Governor Christie, however, has been very outspoken about his opposition to legalizing marijuana, as he feels it would be a gateway to abuse of other illicit drugs:
"As a former federal prosecutor, I've been the most outspoken person in this race on this issue. I am completely, 100 percent opposed to drug legalization; that's different than being for treatment."
While being strongly opposed to the legalization of recreational marijuana, Christie is a strong supporter of treatment for drug addicts and some related judicial reforms. He supported the bill that allows some nonviolent drug addicts to receive mandatory drug treatment rather than jail time.

Those like Senator Scutari, who want to legalize the drug, say that it's an issue of civil liberties. They feel that there is a disproportionate number of black residents being arrested for nonviolent marijuana-related crimes.
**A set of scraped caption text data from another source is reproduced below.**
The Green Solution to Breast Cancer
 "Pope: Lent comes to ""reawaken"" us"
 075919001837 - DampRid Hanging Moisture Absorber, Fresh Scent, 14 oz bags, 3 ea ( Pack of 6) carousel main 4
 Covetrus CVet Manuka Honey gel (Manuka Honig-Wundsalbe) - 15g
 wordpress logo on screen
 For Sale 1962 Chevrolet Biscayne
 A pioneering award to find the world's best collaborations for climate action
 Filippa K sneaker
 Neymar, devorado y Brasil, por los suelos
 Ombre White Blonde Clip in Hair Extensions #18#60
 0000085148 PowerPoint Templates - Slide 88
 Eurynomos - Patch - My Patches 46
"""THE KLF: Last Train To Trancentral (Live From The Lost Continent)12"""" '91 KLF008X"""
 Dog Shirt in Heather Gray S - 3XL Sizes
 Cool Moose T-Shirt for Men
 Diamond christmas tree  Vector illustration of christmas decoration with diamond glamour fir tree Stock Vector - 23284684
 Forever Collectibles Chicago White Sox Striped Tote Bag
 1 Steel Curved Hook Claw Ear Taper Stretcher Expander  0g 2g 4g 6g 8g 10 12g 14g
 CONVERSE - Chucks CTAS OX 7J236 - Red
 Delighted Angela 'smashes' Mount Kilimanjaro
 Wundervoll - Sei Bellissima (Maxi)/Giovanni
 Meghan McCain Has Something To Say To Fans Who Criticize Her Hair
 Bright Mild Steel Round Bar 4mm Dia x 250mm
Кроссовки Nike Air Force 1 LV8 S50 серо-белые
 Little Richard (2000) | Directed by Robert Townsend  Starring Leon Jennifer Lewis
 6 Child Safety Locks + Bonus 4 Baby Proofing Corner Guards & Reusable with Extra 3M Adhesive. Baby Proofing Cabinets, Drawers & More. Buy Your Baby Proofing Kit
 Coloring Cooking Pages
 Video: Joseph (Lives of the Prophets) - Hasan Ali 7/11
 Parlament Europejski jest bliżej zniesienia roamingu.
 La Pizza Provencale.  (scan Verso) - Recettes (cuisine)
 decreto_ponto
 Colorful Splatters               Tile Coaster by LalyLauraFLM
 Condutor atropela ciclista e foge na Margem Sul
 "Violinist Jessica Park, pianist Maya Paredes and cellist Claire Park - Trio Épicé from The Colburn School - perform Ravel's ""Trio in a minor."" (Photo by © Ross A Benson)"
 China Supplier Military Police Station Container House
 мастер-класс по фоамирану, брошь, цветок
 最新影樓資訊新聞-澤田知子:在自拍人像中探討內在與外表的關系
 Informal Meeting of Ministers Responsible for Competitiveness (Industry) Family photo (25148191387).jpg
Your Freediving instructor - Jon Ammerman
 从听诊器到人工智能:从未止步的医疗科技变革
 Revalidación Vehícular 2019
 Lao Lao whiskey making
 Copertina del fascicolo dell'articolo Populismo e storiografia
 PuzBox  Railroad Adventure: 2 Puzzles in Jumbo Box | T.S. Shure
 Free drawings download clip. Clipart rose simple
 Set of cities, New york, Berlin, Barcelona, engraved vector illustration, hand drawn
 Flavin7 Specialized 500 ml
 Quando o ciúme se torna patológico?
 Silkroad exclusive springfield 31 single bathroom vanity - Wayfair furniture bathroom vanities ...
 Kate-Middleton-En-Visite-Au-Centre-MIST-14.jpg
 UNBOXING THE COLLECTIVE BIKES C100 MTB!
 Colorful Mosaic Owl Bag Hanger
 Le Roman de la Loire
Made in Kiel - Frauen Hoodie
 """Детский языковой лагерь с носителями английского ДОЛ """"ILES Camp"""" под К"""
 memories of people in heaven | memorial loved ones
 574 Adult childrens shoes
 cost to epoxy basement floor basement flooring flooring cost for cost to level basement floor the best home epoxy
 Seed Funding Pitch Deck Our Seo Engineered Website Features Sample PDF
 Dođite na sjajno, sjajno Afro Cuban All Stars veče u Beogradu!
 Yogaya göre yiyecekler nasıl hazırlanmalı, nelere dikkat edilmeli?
Christie's own admission that the war on drugs has failed and that he wants to help the state's drug abusers seems to be contradicted by the increase in New Jersey residents being arrested for these crimes since Christie has been Governor.

The hearing on Monday was attended mostly by advocates of legalizing marijuana. Senator Scutari said another hearing will be organized to give opponents a chance to make their case as well.

Recreational marijuana has been legalized in four states so far, including Washington, Oregon, Colorado, and Alaska. New Jersey is one of more than 20 states that have already legalized medicinal marijuana. It should be noted that New Jersey currently has the most restrictive laws regarding medicinal marijuana, as each prescribing doctor and prescribed patient must pay a $200 fee to use one of the state's five dispensaries.

Seemingly far from ready to pass the bill, Senate President Steve Sweeney still has some questions:

"We're going to have a model to measure from to see what's good, what's bad. Is it the right decision? Is it not the right decision? But we'll have enough information to make an informed decision."
While some members of the New Jersey senate may feel that Chris Christie's position is too conservative, as High Times reported, Governor Christie recently signed a law allowing smokeless medicinal marijuana to be administered in schools. Larc School, in southern New Jersey, is officially the first school in the United States to administer the drug for medicinal purposes to students with a prescription.